- **STATED EXERCISE A**: In the nuisance mink thread, what animal does the poster who lost the birds later suspect instead of a mink?
- **STATED EXERCISE B**: Resume the nuisance mink thread from where it stops.

─── TEXT PASSAGE

# nuisance mink...



## NDTerminator (Aug 20, 2003)

Guys,
Been a few years since I trapped and back then I was a snare-man pretty much only after fox & coyote, but a nuisance mink is forcing my hand.

The nasty critter has taken up residence under the pump house adjoining one of our chicken coops and has killed 7 guineas & chickens in the last 10 days.

Two days ago using my smallest diameter snares I booby trapped the holes he looks to be using to come & go and last night we moved the remaining birds into another coop.

I borrowed a couple 110 Conibears today and figuring in for a penny in for a pound, ordered up some of my own 110's & 220's, some holders, and a safety & setting kit. I'm going to replace the snares with a couple 110's when I get home tonight. I'm thinking the best bait in this case would be a live bird so will put one back out in the coop.

Never did much with Conibears but I recall bucket sets for ***** using 220's were pretty effective. I'm curious if anyone uses bucket sets for mink and if so, what you use for bait...


----------



## ND trapper (Nov 14, 2006)

Trapping and snaring season for mink closed on March 8. I would contact the game and fish to see what options you have since you are losing property to this mink.


----------



## NDTerminator (Aug 20, 2003)

Well aware of that, but as with any depredation of this nature taking out the critter is permissible. Might want to read that first sentence of your signature...


----------



## ND trapper (Nov 14, 2006)

NDTerminator said:


> Well aware of that,


You said it had been a few years since you have trapped so I wasn't aware that you were aware of that.



NDTerminator said:


> Might want to read that first sentence of your signature...


I was just trying to help. You might want to rethink about who is jumping to conclusions here.


----------



## xdeano (Jan 14, 2005)

having any luck?

things you could use as bait...
mice, rabbits, muskrats, poultry flesh, eggs.

I've never caught them in buckets. But wooden cubby boxes with at 120. The back of the box should be open with heavy metal screen covering it, so it looks see through. You can also put 1.5 or 1.75 coil spring traps in the opening of the pen that it has been coming in for the birds. Blind set it just on the outside the coop right at the opening. You can also make pocket sets, dig a hole as if something is trying to borrow under the coop and throw some flesh down the hole and throw a few feathers in the hole for eye appeal. A 120 in the opening will also work. Snares can be hit or miss, but they work as well.

good luck. 
Deano


----------



## NDTerminator (Aug 20, 2003)

Fair enough, Trapper. My apologies... :beer:

Since I've first posted I've now lost onto a dozen birds, including all my gamebirds but for one pheasant and a chukar. I revised my guess from mink to weasel as the cuplrit managed to walk through 110 Connies w/o triggering them, or if they fired, w/o getting caught...

──────
─── SUPPLIED INFORMATION

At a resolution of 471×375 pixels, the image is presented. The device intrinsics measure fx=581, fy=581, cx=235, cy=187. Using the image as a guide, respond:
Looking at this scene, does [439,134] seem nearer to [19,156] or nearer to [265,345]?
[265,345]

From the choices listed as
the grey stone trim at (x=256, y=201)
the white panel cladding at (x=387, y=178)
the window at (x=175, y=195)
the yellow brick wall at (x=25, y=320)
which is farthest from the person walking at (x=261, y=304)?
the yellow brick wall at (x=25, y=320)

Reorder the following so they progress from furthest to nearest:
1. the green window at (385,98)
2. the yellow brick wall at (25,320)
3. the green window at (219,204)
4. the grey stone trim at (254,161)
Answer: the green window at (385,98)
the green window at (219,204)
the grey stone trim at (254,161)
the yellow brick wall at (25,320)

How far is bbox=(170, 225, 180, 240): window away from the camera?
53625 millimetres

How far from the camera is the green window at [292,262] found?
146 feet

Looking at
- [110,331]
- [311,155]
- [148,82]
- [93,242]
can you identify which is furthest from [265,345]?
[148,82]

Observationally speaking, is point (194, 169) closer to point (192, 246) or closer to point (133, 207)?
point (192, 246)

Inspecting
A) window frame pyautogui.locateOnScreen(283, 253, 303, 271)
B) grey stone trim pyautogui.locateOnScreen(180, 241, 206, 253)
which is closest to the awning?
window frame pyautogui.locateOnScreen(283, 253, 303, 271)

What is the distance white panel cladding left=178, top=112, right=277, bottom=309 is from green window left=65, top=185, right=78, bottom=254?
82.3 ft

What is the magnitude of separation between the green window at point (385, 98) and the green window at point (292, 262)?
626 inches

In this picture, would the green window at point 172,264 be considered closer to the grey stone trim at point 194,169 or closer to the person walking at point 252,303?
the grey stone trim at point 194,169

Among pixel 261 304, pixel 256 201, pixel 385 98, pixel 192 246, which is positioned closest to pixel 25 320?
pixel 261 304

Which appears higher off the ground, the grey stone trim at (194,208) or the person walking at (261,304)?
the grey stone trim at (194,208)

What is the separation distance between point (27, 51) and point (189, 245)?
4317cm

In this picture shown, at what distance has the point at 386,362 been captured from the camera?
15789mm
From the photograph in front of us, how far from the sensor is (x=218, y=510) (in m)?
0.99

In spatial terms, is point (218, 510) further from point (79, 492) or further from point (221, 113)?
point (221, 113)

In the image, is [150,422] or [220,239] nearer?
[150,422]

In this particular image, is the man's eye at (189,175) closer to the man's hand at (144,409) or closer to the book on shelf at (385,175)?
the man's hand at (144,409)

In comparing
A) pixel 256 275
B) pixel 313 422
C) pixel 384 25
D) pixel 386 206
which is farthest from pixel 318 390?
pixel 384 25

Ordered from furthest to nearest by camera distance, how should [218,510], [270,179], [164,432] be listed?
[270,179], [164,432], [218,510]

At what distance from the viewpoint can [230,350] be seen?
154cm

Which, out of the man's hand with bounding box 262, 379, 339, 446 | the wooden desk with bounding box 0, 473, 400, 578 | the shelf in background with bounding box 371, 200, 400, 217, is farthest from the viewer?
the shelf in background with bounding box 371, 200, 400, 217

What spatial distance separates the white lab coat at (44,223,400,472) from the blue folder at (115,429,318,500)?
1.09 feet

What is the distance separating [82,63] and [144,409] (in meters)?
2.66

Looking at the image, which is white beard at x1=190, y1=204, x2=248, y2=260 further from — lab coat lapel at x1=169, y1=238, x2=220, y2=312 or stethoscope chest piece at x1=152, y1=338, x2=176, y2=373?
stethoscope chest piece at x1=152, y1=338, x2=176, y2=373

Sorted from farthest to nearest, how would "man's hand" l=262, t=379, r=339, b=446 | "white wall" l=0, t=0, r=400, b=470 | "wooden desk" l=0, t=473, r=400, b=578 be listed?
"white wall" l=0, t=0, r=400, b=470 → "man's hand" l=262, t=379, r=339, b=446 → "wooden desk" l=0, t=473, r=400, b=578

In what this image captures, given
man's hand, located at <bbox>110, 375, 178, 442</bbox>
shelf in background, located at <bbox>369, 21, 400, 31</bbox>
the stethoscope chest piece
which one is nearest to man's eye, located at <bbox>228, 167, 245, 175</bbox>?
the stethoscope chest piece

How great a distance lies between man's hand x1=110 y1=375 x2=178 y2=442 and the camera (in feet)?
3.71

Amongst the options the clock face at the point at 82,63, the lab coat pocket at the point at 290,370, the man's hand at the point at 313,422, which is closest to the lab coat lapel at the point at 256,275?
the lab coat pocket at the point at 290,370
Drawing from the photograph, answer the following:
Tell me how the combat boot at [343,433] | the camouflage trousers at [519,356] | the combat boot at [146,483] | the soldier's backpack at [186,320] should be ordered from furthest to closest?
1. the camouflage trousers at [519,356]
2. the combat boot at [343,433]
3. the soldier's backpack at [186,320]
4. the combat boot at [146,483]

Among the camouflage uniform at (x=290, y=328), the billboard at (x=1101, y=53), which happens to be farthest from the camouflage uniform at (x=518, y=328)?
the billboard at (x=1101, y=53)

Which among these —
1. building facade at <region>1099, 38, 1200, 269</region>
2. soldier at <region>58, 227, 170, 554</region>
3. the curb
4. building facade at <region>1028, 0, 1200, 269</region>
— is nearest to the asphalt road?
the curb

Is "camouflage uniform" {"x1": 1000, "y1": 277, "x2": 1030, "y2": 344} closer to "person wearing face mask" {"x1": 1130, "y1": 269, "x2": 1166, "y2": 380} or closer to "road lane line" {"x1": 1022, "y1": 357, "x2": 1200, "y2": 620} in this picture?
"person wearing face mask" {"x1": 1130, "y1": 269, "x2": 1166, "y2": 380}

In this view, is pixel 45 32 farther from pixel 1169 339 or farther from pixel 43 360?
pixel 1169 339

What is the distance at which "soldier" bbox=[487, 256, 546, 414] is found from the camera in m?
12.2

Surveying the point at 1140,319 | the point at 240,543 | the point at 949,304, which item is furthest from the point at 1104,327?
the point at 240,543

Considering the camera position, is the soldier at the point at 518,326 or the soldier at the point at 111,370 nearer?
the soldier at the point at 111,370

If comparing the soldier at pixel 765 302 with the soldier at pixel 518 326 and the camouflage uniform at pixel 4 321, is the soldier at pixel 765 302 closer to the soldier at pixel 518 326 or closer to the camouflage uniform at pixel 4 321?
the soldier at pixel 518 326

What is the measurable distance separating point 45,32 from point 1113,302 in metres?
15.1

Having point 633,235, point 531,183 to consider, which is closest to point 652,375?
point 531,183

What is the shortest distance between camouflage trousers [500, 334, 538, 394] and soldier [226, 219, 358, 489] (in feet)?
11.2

──────

- **FINAL ANSWER A**: A weasel.

- **FINAL ANSWER B**:
On Sat evening we were doing dishes when out the kitchen window I saw a white weasel inside the gamebird coop feeding on a pheasant carcass I had left there for bait in a 110 set. I was able to get out the door and caught the little runt as he came out from under the attached birdhouse. He got a 20 grain 17HMR that turned his insides outside. Even the 17HMR is overkill for a weasel... 

I put the bird carcass back in place and made sure the 110 was still set. The next day it was fired and the bird carcass drug back back behind the set... :******: Shouldn't surprise me; in the old days where I caught one weasel, I usually got several.

Used to catch a lot of weasels as a kid with rat trap sets, so I bought a few and will build some weasel boxes tonight....


----------



## trapperbo (Mar 18, 2009)

I would try a foothold.


----------



## ray12 (May 29, 2009)

You can snare mink  But i do not know how easy it would be


----------



## Snowgooser (Mar 28, 2008)

I saw a little trick in a mail order trapping catalog. It was a piece of thin wire that ran down in a loop between the trigger points of a connibear to prevent the weasel or mink from going under it. You can also just use a rat trap with a piece of meat wired on it. caught tons of weasels when I was a kid like that.


----------



## xdeano (Jan 14, 2005)

Snowgooser,

Another little trick is to hammer the trigger ends flat just at the ends, drill small holes in the flat part and string a piece of 8 - 12lb test between the trigger tines.

It makes an invisible trigger, works like a charm.

xdeano


----------



## Snowgooser (Mar 28, 2008)

That would work good too. The ad they used to promote the thing I saw said that a test mink went under a 100 trigger several times without setting it it off. Mono would work really well I bet, no need for scent control like metal.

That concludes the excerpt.